OCP11 – Assertions

Assertion is a mechanism that allows you to check assumptions in the code that help you to confirm the proper functioning of the code and that it is free of errors. The following post shows its basic operations and the situations in which its use is appropriate and in which it is not.

An assertion expression is identified by the assert keyword. Its syntax is as follows:

assert <expression> [: <message>]


  • expression: Boolean expression that indicates whether the assumption is satisfied or not. In case it is not fulfilled, an AssertionError type error will be thrown.
  • message: Optional. If a message is specified in the expression, it will be attached to the produced AssertionError.

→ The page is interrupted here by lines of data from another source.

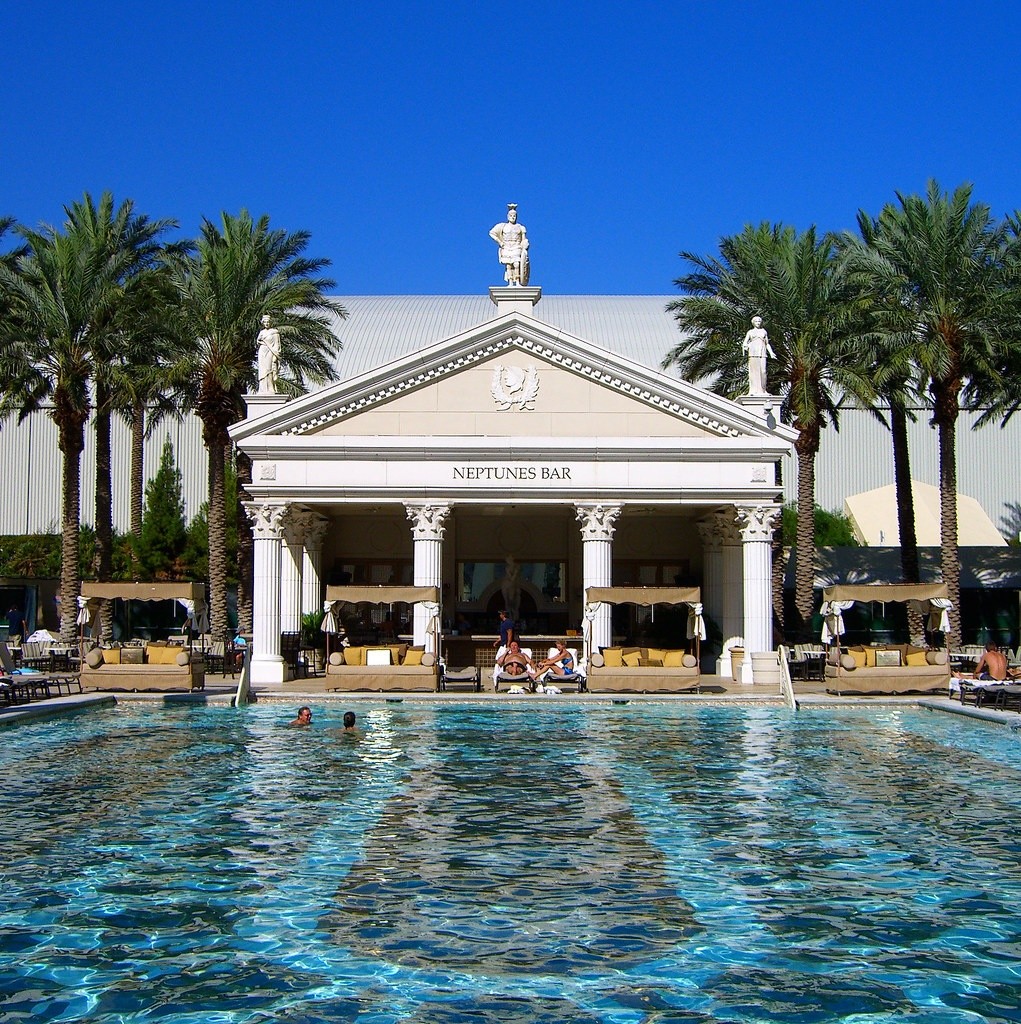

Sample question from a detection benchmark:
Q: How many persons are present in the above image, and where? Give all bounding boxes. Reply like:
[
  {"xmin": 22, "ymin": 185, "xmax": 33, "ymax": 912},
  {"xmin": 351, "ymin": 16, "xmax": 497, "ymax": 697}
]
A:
[
  {"xmin": 743, "ymin": 317, "xmax": 777, "ymax": 396},
  {"xmin": 257, "ymin": 315, "xmax": 282, "ymax": 395},
  {"xmin": 496, "ymin": 640, "xmax": 537, "ymax": 676},
  {"xmin": 488, "ymin": 204, "xmax": 529, "ymax": 286},
  {"xmin": 288, "ymin": 706, "xmax": 312, "ymax": 725},
  {"xmin": 526, "ymin": 640, "xmax": 573, "ymax": 680},
  {"xmin": 493, "ymin": 609, "xmax": 513, "ymax": 648},
  {"xmin": 229, "ymin": 625, "xmax": 248, "ymax": 664},
  {"xmin": 338, "ymin": 712, "xmax": 358, "ymax": 732},
  {"xmin": 952, "ymin": 641, "xmax": 1006, "ymax": 681},
  {"xmin": 501, "ymin": 554, "xmax": 522, "ymax": 622}
]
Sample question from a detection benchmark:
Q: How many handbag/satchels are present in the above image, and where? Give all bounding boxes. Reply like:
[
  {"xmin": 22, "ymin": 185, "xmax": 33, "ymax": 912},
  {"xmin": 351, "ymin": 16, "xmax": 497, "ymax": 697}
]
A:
[{"xmin": 512, "ymin": 631, "xmax": 520, "ymax": 643}]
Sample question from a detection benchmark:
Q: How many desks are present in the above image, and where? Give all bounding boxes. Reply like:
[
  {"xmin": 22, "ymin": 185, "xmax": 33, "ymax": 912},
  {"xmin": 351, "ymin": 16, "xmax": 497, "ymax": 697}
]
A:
[
  {"xmin": 294, "ymin": 647, "xmax": 316, "ymax": 677},
  {"xmin": 802, "ymin": 650, "xmax": 829, "ymax": 682},
  {"xmin": 44, "ymin": 647, "xmax": 75, "ymax": 675},
  {"xmin": 950, "ymin": 652, "xmax": 982, "ymax": 665}
]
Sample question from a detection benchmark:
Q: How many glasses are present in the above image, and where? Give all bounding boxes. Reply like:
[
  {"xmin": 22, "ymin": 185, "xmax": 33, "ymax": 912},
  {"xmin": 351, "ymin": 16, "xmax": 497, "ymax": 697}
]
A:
[{"xmin": 305, "ymin": 713, "xmax": 312, "ymax": 717}]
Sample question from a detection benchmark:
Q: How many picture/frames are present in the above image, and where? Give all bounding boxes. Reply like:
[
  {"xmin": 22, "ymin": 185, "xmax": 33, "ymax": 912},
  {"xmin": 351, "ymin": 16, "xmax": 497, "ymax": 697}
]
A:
[{"xmin": 366, "ymin": 648, "xmax": 391, "ymax": 665}]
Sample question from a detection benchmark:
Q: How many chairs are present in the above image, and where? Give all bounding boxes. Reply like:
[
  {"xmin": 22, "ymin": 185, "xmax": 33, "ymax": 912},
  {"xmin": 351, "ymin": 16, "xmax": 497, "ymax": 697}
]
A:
[
  {"xmin": 206, "ymin": 640, "xmax": 235, "ymax": 679},
  {"xmin": 0, "ymin": 640, "xmax": 94, "ymax": 709},
  {"xmin": 945, "ymin": 679, "xmax": 1021, "ymax": 713},
  {"xmin": 539, "ymin": 648, "xmax": 587, "ymax": 694},
  {"xmin": 784, "ymin": 643, "xmax": 825, "ymax": 682},
  {"xmin": 493, "ymin": 646, "xmax": 533, "ymax": 693},
  {"xmin": 281, "ymin": 630, "xmax": 301, "ymax": 681},
  {"xmin": 436, "ymin": 632, "xmax": 481, "ymax": 692}
]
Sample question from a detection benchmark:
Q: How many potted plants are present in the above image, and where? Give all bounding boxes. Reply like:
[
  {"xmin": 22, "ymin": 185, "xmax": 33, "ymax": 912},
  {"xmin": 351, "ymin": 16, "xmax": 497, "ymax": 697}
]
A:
[{"xmin": 729, "ymin": 645, "xmax": 745, "ymax": 682}]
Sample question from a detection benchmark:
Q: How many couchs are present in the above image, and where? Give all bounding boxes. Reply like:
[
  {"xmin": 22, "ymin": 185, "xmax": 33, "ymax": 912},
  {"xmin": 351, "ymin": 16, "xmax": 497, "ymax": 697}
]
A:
[
  {"xmin": 824, "ymin": 651, "xmax": 951, "ymax": 697},
  {"xmin": 325, "ymin": 652, "xmax": 437, "ymax": 693},
  {"xmin": 585, "ymin": 653, "xmax": 700, "ymax": 695},
  {"xmin": 79, "ymin": 650, "xmax": 207, "ymax": 693}
]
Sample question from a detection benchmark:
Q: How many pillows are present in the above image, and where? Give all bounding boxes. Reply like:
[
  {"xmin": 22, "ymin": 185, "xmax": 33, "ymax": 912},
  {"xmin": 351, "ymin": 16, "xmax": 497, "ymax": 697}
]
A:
[
  {"xmin": 847, "ymin": 645, "xmax": 931, "ymax": 667},
  {"xmin": 598, "ymin": 646, "xmax": 684, "ymax": 667},
  {"xmin": 81, "ymin": 641, "xmax": 190, "ymax": 668},
  {"xmin": 343, "ymin": 643, "xmax": 426, "ymax": 666}
]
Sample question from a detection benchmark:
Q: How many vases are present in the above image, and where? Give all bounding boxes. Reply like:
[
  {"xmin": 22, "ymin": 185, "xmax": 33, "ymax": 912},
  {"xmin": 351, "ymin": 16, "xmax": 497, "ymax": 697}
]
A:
[{"xmin": 751, "ymin": 652, "xmax": 781, "ymax": 685}]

The use of assertions in code is not always appropriate. Some of the most common cases in which this type of construction can be used are listed below:

  • Precondition checks: Conditions that must be met when a method is invoked (only in case of NON-public methods).
  • Post-condition checks: Conditions that must be met when a method is successfully executed.
  • Lock-status checks: To be used in methods designed for multithreaded environments, it is possible to check the precondition of whether the current thread has obtained the lock on a given object. As in the case of the preconditions, this must be done only in the non-public API of the class, the code being the following:
    assert Thread.holdsLock(this);
  • Invariant flow checks: An assertion can be added in places where it is expected to be impossible to access.
    For example:

    private void doStuff(int input){
    // Se prevé que el valor de entrada sea siempre par
    assert false;

CONSIDERATION FOR THE EXAM: It must be taken into account that if the assert statement is in an inaccessible code block, the compiler will generate a compilation error, so you must be careful when using this pattern.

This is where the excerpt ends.